David Armand



David Armand teaches at Southeastern Louisiana University, where he also serves as associate editor for Louisiana Literature Press. In 2010, his first novel, The Pugilist's Wife, was published by Texas Review Press. He has since published two more novels and a collection of poetry. His memoir, My Mother's House, was published in March 2016. David is working on his sixth book, The Lord's Acre, as well as a second memoir.



12:30 p.m. to 1 p.m.
State Capitol, Senate Committee Room F
Book Talk
Autobiography Through Poetry and Prose

1:15 p.m. to 2 p.m.
Barnes & Noble Bookselling Tent
Book Signing


My Mother's House: A Memoir

Set in the bucolic, yet brutal South of his youth, My Mother’s House is a memoir by novelist David Armand. It recounts the young author’s early memories of being born to a schizophrenic mother, then given up for adoption, only to be raised in a home with an alcoholic and abusive step-father. In this sharply-remembered portrait of the people and places that shaped him, Armand paints his seemingly negative experiences with a sympathetic and understanding brush.
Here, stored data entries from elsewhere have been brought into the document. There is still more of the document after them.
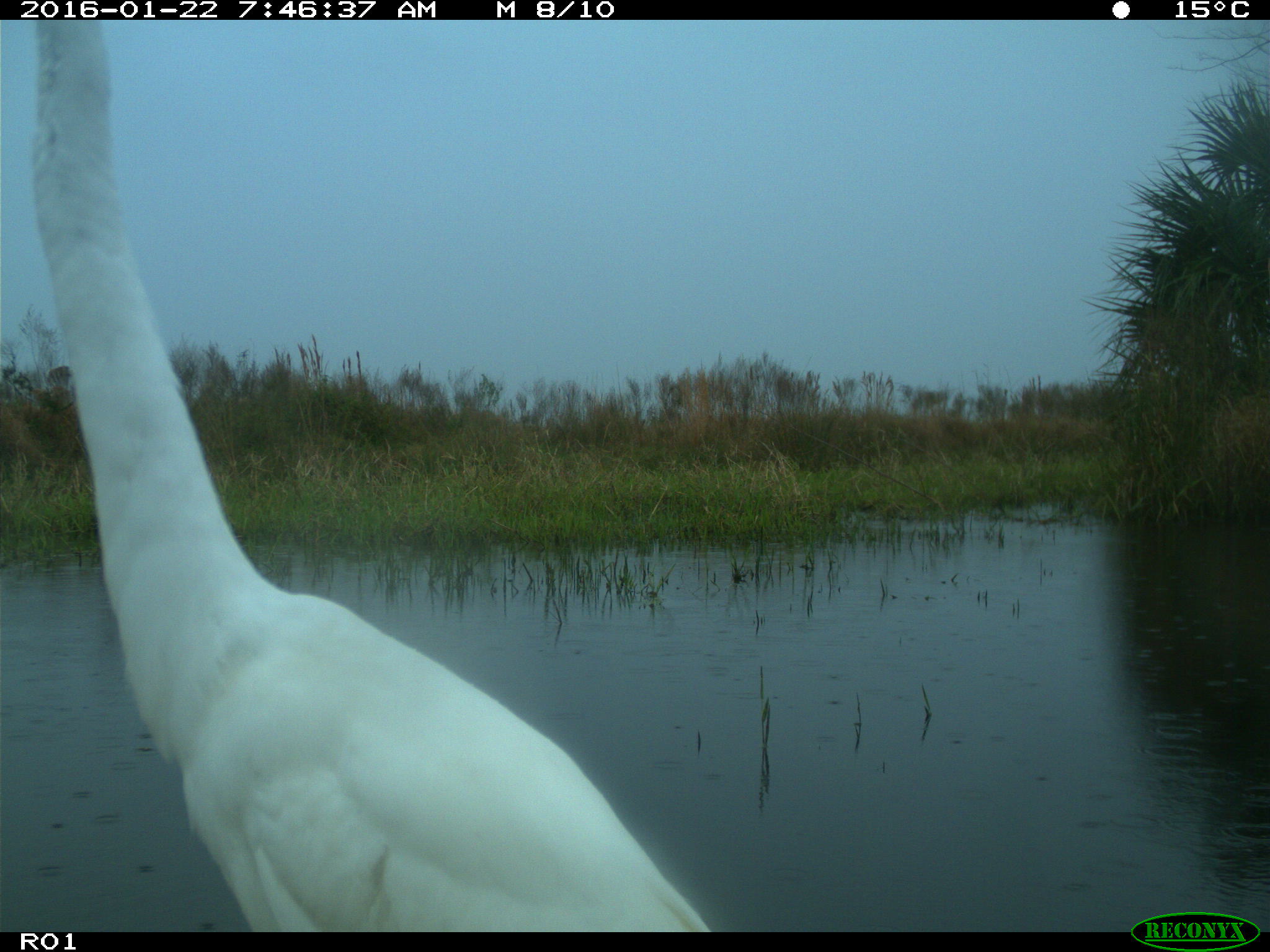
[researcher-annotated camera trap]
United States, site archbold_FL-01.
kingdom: Animalia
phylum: Chordata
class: Aves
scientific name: Aves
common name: birds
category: unidentified bird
As the reader follows Armand through his childhood and later into adult life—when he is reunited with his mother after she makes a failed suicide attempt—a surprisingly new world of hope and possibility is rendered, despite the overwhelming challenges of this reunion.

"[Armand's] writing is reminiscent of Hemingway: straightforward descriptions of manly action punctuated by laconic dialogue."--New York Journal of Books

"Armand writes in a comfortingly familiar literary voice that blends Ernest Hemingway’s laconic but rhythmically complicated explorations of the mysteries of masculinity with William Faulkner’s more fabulist, Southern Gothic twang. It’s a heady, seductively intoxicating combination."--Richmond Times-Dispatch


The Deep Wood: Poems

Acclaimed novelist David Armand's first collection of poetry, The Deep Woods, contains fifteen poems that are at once deceptively simple, clear and colloquial, yet dense with meaning and universal significance. Drawing upon everyday incidents, Armand fashions poems of great lyrical beauty and potent symbolism that remind his readers of the importance of memory and of a shared language.